Prompt
Set down exactly the first line of the entries and every line after it, through the line with "ドラゴンボール Z 2".

Dataset items:

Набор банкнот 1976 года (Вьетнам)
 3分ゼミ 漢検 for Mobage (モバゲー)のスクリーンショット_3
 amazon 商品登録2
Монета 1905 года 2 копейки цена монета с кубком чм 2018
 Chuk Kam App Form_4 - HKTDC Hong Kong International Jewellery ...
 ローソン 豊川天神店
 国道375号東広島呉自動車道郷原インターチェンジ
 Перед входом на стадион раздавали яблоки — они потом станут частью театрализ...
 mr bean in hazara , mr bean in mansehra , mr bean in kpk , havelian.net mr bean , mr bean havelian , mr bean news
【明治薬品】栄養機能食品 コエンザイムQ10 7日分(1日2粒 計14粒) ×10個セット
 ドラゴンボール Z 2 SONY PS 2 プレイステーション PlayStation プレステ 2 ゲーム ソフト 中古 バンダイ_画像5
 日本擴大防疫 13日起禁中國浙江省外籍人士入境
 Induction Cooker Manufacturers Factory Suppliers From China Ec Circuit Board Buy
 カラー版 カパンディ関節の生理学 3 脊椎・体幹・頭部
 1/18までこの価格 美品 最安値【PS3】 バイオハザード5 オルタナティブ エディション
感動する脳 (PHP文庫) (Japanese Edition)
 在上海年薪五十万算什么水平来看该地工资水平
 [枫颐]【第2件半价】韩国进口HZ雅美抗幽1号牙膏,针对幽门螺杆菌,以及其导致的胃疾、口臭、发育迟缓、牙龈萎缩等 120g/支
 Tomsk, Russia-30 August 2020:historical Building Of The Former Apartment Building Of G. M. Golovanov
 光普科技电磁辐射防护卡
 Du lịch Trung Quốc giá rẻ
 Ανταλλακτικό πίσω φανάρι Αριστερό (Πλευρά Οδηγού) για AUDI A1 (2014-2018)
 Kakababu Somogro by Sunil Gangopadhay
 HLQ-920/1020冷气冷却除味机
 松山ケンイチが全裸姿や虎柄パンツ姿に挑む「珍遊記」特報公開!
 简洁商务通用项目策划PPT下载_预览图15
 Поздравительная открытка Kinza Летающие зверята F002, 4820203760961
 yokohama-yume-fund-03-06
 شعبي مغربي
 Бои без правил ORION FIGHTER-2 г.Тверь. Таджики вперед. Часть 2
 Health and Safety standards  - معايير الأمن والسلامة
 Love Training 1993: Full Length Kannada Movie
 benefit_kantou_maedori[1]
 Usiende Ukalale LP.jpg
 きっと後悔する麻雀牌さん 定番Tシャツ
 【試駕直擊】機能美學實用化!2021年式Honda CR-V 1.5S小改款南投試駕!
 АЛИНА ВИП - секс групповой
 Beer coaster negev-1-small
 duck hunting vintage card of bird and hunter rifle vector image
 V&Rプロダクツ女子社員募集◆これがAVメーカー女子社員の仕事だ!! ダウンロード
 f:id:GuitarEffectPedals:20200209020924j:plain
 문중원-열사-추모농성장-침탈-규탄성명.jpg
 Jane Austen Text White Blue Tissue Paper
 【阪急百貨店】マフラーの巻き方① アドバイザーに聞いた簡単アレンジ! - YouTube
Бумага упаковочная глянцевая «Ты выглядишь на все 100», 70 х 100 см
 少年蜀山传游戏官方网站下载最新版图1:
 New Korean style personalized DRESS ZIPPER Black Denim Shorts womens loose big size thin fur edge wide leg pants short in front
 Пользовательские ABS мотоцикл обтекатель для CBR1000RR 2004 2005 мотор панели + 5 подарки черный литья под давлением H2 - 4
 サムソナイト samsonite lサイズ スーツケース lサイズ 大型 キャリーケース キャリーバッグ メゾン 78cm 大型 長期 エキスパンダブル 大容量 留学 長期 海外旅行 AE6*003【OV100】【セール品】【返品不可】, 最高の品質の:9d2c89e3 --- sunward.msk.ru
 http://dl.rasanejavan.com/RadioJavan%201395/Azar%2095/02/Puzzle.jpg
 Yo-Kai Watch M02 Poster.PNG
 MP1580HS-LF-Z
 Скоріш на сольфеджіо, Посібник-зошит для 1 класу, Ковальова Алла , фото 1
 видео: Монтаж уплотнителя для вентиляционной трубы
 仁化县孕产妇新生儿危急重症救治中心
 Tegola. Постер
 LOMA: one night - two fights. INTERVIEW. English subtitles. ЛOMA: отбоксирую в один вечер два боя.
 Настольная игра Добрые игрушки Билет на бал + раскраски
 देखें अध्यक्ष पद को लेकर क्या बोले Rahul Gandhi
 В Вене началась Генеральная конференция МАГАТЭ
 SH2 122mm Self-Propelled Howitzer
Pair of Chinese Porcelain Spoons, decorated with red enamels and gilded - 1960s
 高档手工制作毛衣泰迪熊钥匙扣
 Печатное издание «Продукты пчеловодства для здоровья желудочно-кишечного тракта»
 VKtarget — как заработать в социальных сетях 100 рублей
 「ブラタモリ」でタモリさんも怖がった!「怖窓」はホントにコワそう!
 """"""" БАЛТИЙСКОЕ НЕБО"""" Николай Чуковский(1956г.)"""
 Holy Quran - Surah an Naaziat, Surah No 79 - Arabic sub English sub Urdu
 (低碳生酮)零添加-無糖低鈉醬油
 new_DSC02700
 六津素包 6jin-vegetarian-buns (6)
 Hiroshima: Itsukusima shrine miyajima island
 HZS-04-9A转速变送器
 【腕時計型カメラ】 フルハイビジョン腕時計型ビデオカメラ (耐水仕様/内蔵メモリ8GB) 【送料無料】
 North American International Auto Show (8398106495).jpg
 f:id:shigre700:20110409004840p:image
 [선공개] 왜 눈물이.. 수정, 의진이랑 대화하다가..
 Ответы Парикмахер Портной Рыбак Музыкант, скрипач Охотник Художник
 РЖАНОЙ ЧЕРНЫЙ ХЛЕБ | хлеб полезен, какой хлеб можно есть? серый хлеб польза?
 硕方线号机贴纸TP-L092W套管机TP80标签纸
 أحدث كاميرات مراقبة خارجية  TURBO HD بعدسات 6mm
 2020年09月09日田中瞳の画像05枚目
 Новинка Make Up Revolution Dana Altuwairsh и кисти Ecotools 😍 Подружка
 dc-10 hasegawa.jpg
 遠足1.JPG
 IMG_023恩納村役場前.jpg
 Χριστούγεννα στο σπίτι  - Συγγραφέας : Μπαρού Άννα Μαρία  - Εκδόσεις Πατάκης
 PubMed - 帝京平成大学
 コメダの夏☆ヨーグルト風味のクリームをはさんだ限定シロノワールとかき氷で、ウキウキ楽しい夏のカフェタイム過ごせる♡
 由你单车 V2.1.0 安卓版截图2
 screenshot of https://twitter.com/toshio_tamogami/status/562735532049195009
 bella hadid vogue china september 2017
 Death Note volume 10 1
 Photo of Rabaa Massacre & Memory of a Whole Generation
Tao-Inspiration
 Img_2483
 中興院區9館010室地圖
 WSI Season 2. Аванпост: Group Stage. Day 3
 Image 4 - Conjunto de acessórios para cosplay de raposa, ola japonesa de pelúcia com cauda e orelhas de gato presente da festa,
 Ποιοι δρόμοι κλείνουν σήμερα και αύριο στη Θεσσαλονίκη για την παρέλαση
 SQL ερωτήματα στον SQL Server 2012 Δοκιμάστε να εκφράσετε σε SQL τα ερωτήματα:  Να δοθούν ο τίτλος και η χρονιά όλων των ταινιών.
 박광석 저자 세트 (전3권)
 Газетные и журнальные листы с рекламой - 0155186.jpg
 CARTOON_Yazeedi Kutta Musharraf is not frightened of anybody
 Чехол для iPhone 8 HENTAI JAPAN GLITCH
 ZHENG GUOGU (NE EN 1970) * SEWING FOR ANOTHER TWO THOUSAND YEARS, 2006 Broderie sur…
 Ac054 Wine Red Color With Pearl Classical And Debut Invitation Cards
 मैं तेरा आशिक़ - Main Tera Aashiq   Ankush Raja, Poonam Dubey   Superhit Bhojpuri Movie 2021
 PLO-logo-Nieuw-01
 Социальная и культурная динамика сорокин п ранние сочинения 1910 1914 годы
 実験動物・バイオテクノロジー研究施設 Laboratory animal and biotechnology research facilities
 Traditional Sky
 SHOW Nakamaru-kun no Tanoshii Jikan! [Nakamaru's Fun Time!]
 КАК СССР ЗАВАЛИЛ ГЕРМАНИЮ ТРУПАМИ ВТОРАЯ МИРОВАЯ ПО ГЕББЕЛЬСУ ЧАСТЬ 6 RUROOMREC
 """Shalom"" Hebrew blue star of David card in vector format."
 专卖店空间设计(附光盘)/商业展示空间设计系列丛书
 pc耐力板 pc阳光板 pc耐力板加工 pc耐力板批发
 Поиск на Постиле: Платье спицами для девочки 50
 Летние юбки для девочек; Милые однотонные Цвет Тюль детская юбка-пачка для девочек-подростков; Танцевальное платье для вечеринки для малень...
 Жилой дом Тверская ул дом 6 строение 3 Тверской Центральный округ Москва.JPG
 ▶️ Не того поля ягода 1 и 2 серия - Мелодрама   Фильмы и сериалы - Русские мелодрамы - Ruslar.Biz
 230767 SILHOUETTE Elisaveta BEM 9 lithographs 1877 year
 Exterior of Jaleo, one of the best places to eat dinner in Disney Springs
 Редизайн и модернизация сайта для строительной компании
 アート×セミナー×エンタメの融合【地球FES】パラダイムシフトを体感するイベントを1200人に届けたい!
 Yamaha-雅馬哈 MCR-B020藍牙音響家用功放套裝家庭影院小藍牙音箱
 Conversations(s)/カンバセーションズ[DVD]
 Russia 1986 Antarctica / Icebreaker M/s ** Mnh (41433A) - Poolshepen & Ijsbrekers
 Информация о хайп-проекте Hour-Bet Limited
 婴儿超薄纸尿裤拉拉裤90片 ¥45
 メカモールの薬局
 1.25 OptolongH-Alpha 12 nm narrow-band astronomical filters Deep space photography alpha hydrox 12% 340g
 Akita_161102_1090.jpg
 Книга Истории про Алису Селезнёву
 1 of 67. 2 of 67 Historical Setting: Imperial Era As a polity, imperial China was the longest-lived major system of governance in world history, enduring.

Answer section
Набор банкнот 1976 года (Вьетнам)
 3分ゼミ 漢検 for Mobage (モバゲー)のスクリーンショット_3
 amazon 商品登録2
Монета 1905 года 2 копейки цена монета с кубком чм 2018
 Chuk Kam App Form_4 - HKTDC Hong Kong International Jewellery ...
 ローソン 豊川天神店
 国道375号東広島呉自動車道郷原インターチェンジ
 Перед входом на стадион раздавали яблоки — они потом станут частью театрализ...
 mr bean in hazara , mr bean in mansehra , mr bean in kpk , havelian.net mr bean , mr bean havelian , mr bean news
【明治薬品】栄養機能食品 コエンザイムQ10 7日分(1日2粒 計14粒) ×10個セット
 ドラゴンボール Z 2 SONY PS 2 プレイステーション PlayStation プレステ 2 ゲーム ソフト 中古 バンダイ_画像5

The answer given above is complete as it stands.